Current Drug Targets (v.17, #2)

Meet Our Editorial Board Member: by Subhash C. Basu (137-137).

Targeting the Ataxia Telangiectasia Mutated Protein in Cancer Therapy by Donatella Vecchio, Guido Frosina (139-153).
Genotoxic anticancer drugs explicate their effects damaging DNA, thus triggering a coordinated signal-transduction network called DNA Damage Response (DDR). Ataxia Telangiectasia Mutated (ATM) protein plays a central role in this response: activated by DNA damage, ATM phosphorylates itself and downstream effectors that arrest cell cycle allowing for DNA repair or, should DNA damage be too severe and not retrievable, inducing apoptosis. ATM is a worth-investigating target for tumor radio- and chemosensitization. During last years, pharmaceutical industries and research laboratories have developed a series of small molecules, capable to inhibit ATM with increasing specificity. Several preclinical studies have demonstrated that these inhibitors alone or in association with other treatments may improve therapeutic outcomes. In this review we discuss ATM inhibitors so far developed, focussing on recent acquisitions on their potential antineoplastic usefulness.

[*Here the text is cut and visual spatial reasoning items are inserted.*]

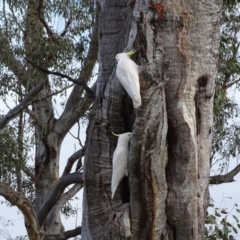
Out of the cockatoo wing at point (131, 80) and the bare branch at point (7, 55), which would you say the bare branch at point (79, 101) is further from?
the cockatoo wing at point (131, 80)

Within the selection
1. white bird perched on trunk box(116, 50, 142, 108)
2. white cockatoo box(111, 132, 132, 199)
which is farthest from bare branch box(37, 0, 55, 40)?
white bird perched on trunk box(116, 50, 142, 108)

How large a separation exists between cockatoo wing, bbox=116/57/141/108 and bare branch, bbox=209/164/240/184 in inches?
191

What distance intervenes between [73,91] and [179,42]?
4134 millimetres

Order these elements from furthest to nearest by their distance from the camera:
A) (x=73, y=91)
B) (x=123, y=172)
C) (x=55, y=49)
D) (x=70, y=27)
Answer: (x=73, y=91)
(x=70, y=27)
(x=55, y=49)
(x=123, y=172)

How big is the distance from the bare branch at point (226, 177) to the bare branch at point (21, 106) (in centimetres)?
226

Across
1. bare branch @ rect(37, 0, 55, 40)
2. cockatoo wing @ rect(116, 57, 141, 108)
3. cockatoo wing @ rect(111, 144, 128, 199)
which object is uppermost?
bare branch @ rect(37, 0, 55, 40)

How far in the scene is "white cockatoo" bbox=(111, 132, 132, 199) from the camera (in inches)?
115

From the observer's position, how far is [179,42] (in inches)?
125

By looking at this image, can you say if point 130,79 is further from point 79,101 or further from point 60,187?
point 79,101

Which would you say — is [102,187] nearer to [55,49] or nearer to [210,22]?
[210,22]

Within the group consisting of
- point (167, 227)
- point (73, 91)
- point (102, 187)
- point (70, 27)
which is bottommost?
point (167, 227)

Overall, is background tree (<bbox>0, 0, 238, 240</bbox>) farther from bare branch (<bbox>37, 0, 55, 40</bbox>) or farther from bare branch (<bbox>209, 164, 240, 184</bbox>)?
bare branch (<bbox>209, 164, 240, 184</bbox>)

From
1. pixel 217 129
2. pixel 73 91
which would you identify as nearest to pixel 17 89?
pixel 73 91

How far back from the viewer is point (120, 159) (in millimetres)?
2930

The Role of JNK Signalling in Responses to Oxidative DNA Damage by Zeeshan Shaukat, Dawei Liu, Rashid Hussain, Mahwish Khan, Stephen L. Gregory (154-163).
The production of reactive oxygen species is a normal part of cell physiology, but many internal and external stimuli are able to trigger the production of excess levels of oxidants that are potentially damaging. The threat of oxidative damage is particularly significant to DNA, as damaged bases can interfere with replication to generate lasting mutations. Signalling through the JNK pathway is a key cellular response to oxidative damage. Depending on the intensity and duration of the damage signal, JNK signalling can lead to distinct alternative responses including DNA repair, anti-oxidant production or cell death. These responses are highly relevant to cancer therapy, as tumours are often under oxidative stress that produces elevated JNK levels and therapy often involves inducing DNA damage with the intention of driving cell death. In this review we examine the causes and consequences of JNK activation that relate to oxidative DNA damage, with a focus on the potential therapeutic implications.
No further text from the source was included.